Plus de dix jours après les violents séismes qui ont frappé le Venezuela, les recherches se poursuivent dans les zones les plus touchées. Plus de 120 chiens sauveteurs venus d'une douzaine de pays ont été mobilisés pour tenter de localiser d'éventuelles victimes encore ensevelies sous les décombres. Alors que les équipes internationales commencent progressivement à quitter le Venezuela, certains secouristes poursuivent les recherches dans les secteurs les plus dévastés.
Des alliés indispensables pour les secouristes
À leurs côtés, plus de 120 chiens spécialisés continuent de parcourir les amas de gravats à la recherche d'un signe de vie. Leur mission consiste à repérer les personnes coincées sous les décombres grâce à leur odorat. Parmi eux figure Sisu, un jeune labrador retriever américain engagé dans sa première mission de secours après un séisme. Avec d'autres chiens venus notamment des États-Unis, du Brésil ou d'Espagne, Sisu évolue sur des terrains instables, sous une chaleur éprouvante et au milieu de structures fragilisées par les effondrements.

Relevé des données:
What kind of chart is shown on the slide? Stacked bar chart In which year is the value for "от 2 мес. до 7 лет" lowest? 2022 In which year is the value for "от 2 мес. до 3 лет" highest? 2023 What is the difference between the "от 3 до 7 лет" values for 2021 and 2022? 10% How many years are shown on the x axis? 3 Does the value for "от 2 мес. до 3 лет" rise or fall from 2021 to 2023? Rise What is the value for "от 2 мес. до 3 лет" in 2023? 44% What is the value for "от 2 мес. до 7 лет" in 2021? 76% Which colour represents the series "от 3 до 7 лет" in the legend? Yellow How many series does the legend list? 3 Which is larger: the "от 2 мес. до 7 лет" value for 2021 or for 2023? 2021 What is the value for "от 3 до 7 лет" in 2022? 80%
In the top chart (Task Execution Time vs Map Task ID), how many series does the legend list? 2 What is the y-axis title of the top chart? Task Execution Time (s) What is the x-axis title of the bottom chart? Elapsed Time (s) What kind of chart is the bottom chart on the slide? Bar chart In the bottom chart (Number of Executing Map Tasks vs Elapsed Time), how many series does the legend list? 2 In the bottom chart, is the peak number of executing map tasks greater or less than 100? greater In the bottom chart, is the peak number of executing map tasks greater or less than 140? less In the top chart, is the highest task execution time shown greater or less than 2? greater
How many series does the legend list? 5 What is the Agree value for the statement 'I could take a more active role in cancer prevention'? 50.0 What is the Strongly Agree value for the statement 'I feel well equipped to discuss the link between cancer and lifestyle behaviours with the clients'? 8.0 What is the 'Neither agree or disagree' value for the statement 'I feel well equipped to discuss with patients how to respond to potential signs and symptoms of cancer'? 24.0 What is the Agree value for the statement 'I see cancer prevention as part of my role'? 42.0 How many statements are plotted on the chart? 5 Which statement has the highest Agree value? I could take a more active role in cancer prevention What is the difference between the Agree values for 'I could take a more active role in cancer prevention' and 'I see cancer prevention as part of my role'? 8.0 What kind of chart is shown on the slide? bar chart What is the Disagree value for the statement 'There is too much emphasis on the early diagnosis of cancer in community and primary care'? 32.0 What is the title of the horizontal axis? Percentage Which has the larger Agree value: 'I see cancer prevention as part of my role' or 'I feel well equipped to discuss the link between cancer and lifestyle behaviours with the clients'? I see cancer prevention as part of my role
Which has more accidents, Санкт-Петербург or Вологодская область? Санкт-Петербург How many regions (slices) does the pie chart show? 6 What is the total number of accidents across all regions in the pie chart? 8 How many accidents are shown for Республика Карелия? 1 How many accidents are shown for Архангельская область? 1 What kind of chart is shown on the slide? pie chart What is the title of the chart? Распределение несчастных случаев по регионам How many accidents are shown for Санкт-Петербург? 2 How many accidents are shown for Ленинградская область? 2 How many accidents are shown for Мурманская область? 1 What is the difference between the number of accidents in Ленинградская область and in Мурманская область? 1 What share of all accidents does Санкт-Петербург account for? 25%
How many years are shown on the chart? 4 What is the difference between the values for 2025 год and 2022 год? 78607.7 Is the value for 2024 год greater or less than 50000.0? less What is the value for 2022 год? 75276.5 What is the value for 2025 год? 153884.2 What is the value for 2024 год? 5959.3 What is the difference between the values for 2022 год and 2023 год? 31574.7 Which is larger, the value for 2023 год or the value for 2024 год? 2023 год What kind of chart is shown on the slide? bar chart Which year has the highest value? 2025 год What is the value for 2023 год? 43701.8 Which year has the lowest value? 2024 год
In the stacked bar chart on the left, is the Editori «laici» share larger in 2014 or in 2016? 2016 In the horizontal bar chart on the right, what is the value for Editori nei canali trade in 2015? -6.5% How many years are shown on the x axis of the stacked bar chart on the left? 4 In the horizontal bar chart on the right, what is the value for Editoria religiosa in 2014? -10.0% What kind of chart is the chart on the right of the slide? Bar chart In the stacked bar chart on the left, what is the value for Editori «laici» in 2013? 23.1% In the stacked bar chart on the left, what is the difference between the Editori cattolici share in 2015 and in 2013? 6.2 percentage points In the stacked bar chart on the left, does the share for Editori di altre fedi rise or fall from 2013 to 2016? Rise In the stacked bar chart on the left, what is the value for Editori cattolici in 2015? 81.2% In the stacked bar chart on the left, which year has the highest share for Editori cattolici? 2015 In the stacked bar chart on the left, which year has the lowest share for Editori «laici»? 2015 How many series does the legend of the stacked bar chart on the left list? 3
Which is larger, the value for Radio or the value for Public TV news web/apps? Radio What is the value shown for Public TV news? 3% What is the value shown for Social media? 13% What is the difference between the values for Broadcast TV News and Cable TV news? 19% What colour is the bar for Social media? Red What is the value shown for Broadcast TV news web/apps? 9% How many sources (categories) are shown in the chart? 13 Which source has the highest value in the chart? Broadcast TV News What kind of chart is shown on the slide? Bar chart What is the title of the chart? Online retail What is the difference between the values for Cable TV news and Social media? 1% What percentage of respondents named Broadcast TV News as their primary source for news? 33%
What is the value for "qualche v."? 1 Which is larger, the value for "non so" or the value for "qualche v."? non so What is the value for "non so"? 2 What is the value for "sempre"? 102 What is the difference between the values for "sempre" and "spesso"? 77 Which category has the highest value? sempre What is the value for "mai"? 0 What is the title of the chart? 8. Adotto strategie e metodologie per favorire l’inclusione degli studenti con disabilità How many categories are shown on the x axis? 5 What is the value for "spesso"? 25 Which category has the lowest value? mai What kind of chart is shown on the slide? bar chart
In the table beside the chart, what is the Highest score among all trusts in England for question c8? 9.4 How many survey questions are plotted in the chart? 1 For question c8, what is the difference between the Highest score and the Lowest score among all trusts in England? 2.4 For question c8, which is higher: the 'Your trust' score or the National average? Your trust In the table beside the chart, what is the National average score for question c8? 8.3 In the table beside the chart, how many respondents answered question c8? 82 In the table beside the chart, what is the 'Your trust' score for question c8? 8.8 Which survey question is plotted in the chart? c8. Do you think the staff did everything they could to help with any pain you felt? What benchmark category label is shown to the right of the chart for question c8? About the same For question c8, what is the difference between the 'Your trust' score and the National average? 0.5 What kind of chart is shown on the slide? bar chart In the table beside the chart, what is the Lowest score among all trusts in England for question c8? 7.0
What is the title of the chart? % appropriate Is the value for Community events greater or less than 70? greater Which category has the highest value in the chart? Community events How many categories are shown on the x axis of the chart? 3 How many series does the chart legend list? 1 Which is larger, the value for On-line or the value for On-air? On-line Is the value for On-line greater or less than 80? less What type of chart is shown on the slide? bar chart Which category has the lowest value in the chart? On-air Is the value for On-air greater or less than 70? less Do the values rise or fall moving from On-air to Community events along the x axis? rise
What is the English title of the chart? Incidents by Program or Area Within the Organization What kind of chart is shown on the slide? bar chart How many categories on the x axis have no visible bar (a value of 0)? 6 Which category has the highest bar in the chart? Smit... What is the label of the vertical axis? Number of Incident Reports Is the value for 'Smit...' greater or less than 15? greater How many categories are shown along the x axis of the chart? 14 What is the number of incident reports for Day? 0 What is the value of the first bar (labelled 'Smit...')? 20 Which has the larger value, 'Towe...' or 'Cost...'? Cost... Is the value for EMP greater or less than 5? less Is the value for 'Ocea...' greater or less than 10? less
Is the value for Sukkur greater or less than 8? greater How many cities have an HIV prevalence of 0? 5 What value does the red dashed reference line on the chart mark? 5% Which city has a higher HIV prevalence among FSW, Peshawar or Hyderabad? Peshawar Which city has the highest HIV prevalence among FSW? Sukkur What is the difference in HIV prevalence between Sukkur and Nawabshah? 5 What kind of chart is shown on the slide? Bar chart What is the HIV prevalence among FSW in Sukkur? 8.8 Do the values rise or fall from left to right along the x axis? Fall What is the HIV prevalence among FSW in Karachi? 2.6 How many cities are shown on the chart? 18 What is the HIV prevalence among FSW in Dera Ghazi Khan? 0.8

Consigne: Recopiez intégralement le texte ci-dessus sur les chiens sauveteurs au Venezuela, sans y changer un seul mot.

Corrigé:
Plus de dix jours après les violents séismes qui ont frappé le Venezuela, les recherches se poursuivent dans les zones les plus touchées. Plus de 120 chiens sauveteurs venus d'une douzaine de pays ont été mobilisés pour tenter de localiser d'éventuelles victimes encore ensevelies sous les décombres. Alors que les équipes internationales commencent progressivement à quitter le Venezuela, certains secouristes poursuivent les recherches dans les secteurs les plus dévastés.
Des alliés indispensables pour les secouristes
À leurs côtés, plus de 120 chiens spécialisés continuent de parcourir les amas de gravats à la recherche d'un signe de vie. Leur mission consiste à repérer les personnes coincées sous les décombres grâce à leur odorat. Parmi eux figure Sisu, un jeune labrador retriever américain engagé dans sa première mission de secours après un séisme. Avec d'autres chiens venus notamment des États-Unis, du Brésil ou d'Espagne, Sisu évolue sur des terrains instables, sous une chaleur éprouvante et au milieu de structures fragilisées par les effondrements.